- **Quellenauszug**
-------
Die Beklagte beantragt sinngemäß,
das Urteil des LSG insoweit aufzuheben, als die Beklagte unter Änderung des Bescheides vom 9. Februar 1968 verurteilt worden ist, der Rentenberechnung einen JAV von 9.166,85 DM zugrunde zu legen und die Berufung gegen das Urteil des SG Lübeck vom 21. Januar 1969 insoweit zurückzuweisen,
hilfsweise,
den Rechtsstreit zur erneuten Verhandlung und Entscheidung an das LSG zurückzuverweisen.
Der Kläger beantragt,
die Revision zurückzuweisen.
Er hält das angefochtene Urteil - abgesehen von den Verfahrensfragen - im Ergebnis für zutreffend und weist darauf hin, daß im Ausland erzielte Arbeitseinkommen kein versicherungsrechtliches Entgelt seien, zumal sie auch der deutschen Steuerpflicht nicht unterlägen.
Die Beteiligten haben sich mit einer Entscheidung ohne mündliche Verhandlung einverstanden erklärt (§ 124 Abs. 2 SGG).
II
Die form- und fristgerecht eingelegte und begründete, durch Zulassung statthafte Revision ist zulässig (§§ 162 Abs. 1 Nr. 1, 164, 166 SGG); sie ist auch i. S. einer Aufhebung und Zurückverweisung der Sache an das LSG zur erneuten Verhandlung und Entscheidung begründet.
Die Berechnung des JAV ist vom LSG unzutreffend nach § 571 Abs. 1 Satz 3 RVO vorgenommen worden. Zwar hat die Beklagte anstelle des türkischen Verdienstes - umgerechnet nach dem Devisenkurs - den höheren deutschen Ortslohn in Ansatz gebracht. Damit ist aber nicht bereits ausgeschlossen, daß der nach der Verbrauchergeldparität (deutsches Schema) - siehe dazu das anliegende Urteil des Senats vom selben Tage zu 8/2 RU 42/69 unter V - umgerechnete türkische Verdienst nicht höher liegen kann. Mangels zutreffender Berechnung des JAV kann auch nicht abschließend geprüft werden, ob die Voraussetzungen des § 577 RVO vorliegen (siehe dazu unter VI des genannten Urteils des Senats). Bereits aus Gründen des sachlichen Rechts ist sonach die Entscheidung des LSG aufzuheben und die Sache zurückzuverweisen. Dabei wird das LSG auch erneut zu prüfen haben, ob die N Eisen- und Stahl-BG, deren Bescheid vom 25. März 1969 es ausführlich erörtert und die dagegen gerichtete Klage es abgewiesen hat, nicht doch beizuladen ist (vgl. hierzu insbes. BSG in SozR Nr. 40 zu § 75 SGG). Darüber hinaus wird das Gericht zu bedenken haben, ob wegen einer Gesamtrechtsnachfolge nach §§ 667 Abs. 1, 669 i. V. m. §§ 649, 650 RVO möglicherweise nunmehr diese Berufsgenossenschaft sogar als alleinige Beklagte anzusehen sein wird.
Die Entscheidung über die Kosten auch des Revisionsverfahrens bleibt dem das Verfahren abschließenden Urteil vorbehalten.
-------
- **Aufgabenstellung**
**a.** Beantworten Sie anhand des Quellenauszugs, womit sich die Beteiligten einverstanden erklärt haben.
**b.** Schreiben Sie den Quellenauszug von „Er hält das“ bis einschließlich „und Entscheidung begründet.“ wortgetreu ab.

- **Bereitgestellte Daten**
-------
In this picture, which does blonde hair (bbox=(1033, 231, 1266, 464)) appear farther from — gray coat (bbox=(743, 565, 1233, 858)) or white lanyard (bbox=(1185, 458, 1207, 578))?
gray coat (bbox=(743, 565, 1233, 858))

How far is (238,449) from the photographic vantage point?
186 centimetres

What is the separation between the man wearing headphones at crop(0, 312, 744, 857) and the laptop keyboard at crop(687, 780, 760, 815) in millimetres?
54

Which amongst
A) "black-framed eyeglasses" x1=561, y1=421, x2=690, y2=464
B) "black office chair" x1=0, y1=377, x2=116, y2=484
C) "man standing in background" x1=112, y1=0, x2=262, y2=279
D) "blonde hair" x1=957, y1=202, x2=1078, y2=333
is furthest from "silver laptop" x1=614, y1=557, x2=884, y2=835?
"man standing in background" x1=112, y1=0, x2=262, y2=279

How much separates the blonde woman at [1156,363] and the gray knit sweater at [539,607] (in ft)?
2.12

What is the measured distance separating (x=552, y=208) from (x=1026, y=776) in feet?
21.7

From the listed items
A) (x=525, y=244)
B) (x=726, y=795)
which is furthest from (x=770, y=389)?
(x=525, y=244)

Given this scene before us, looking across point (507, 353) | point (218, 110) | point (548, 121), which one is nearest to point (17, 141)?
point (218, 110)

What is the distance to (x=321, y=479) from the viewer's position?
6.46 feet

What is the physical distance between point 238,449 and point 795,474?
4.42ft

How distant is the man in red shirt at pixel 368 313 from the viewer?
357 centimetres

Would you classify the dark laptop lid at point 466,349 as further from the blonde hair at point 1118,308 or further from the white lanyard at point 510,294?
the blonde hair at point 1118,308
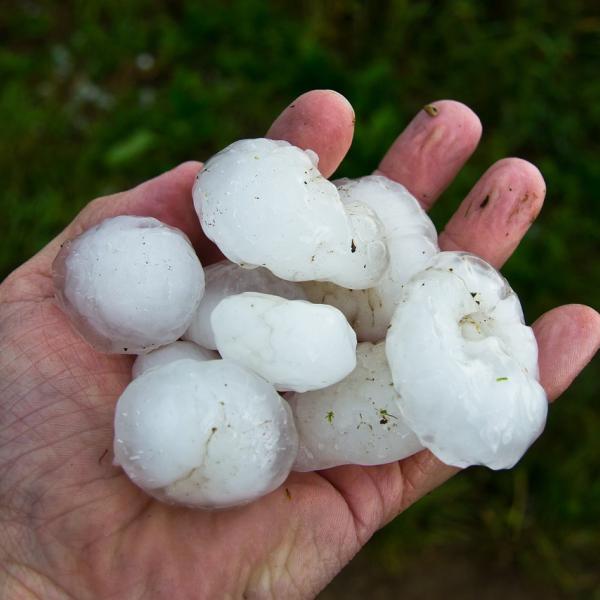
-------
- **Ergebnisse**
**a.** Mit einer Entscheidung ohne mündliche Verhandlung.

**b.**
Er hält das angefochtene Urteil - abgesehen von den Verfahrensfragen - im Ergebnis für zutreffend und weist darauf hin, daß im Ausland erzielte Arbeitseinkommen kein versicherungsrechtliches Entgelt seien, zumal sie auch der deutschen Steuerpflicht nicht unterlägen.
Die Beteiligten haben sich mit einer Entscheidung ohne mündliche Verhandlung einverstanden erklärt (§ 124 Abs. 2 SGG).
II
Die form- und fristgerecht eingelegte und begründete, durch Zulassung statthafte Revision ist zulässig (§§ 162 Abs. 1 Nr. 1, 164, 166 SGG); sie ist auch i. S. einer Aufhebung und Zurückverweisung der Sache an das LSG zur erneuten Verhandlung und Entscheidung begründet.